In a bid to enhance compliance and curb the circumvention of regulatory frameworks, the Securities and Exchange Board of India (SEBI) has issued new guidelines requiring Alternative Investment Funds (AIFs) and their managers to perform rigorous due diligence on both investors and investments. These directives are aimed at ensuring that AIFs, particularly those classified as Qualified Institutional Buyers (QIBs) or Qualified Buyers (QBs), adhere to stricter standards of compliance.

According to SEBI’s circular, AIFs and their managers must conduct thorough background checks to ensure that only eligible investors, particularly those meeting QIB or QB criteria, benefit from the advantages offered by AIF structures.

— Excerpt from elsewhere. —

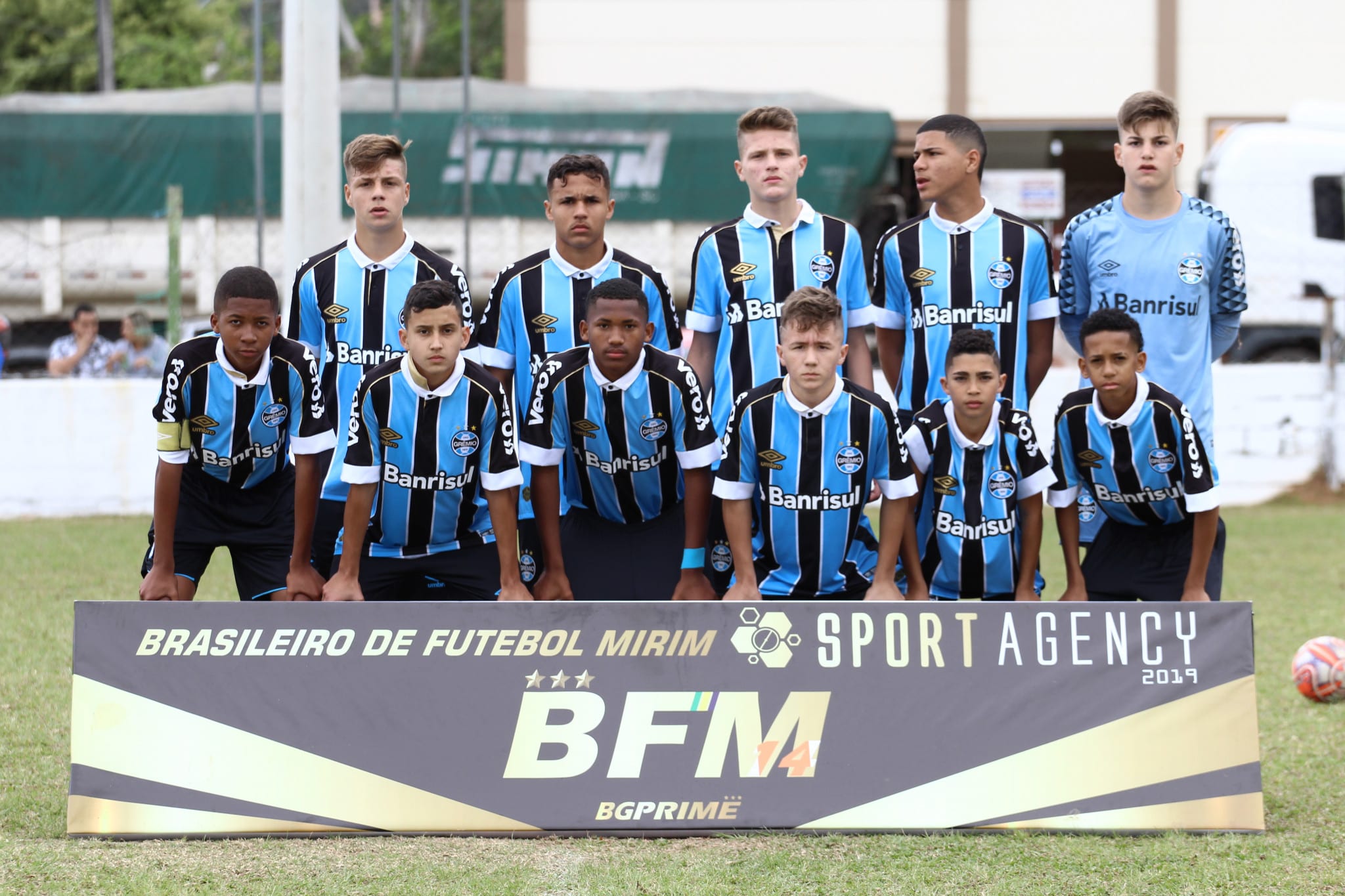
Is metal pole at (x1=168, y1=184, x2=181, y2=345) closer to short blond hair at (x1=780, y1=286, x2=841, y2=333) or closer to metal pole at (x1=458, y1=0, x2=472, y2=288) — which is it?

This move is designed to prevent ineligible investors from exploiting these benefits improperly.

In addition to investor scrutiny, SEBI has also warned AIFs against aiding in the “evergreening” of stressed loans and assets—an issue closely monitored by the Reserve Bank of India (RBI). AIFs involved in such practices must comply with RBI’s norms concerning income recognition, asset classification, provisioning, and restructuring of assets.

Furthermore, AIFs are required to perform additional due diligence when dealing with investments from countries that share land borders with India, in line with Foreign Exchange Management Rules. The new measures also mandate a more stringent due diligence process for any scheme where a single investor or a group of investors contributes 50% or more to the fund’s assets.

For schemes that include RBI-regulated entities, SEBI emphasized the need for enhanced checks to ensure these entities comply with all relevant guidelines.

The market regulator has set a deadline of April 7, 2025, for AIFs to complete due diligence checks or report compliance for existing investments. If an investor fails to meet the due diligence requirements, they may be excluded from the investment process. Additionally, AIF managers must submit reports on the status of existing investments by the same deadline.

SEBI’s updated guidelines aim to foster greater transparency and ensure that AIFs operate within the bounds of both SEBI and RBI regulations. These measures are expected to tighten the governance of the alternative investment landscape in India and strengthen regulatory compliance across the sector.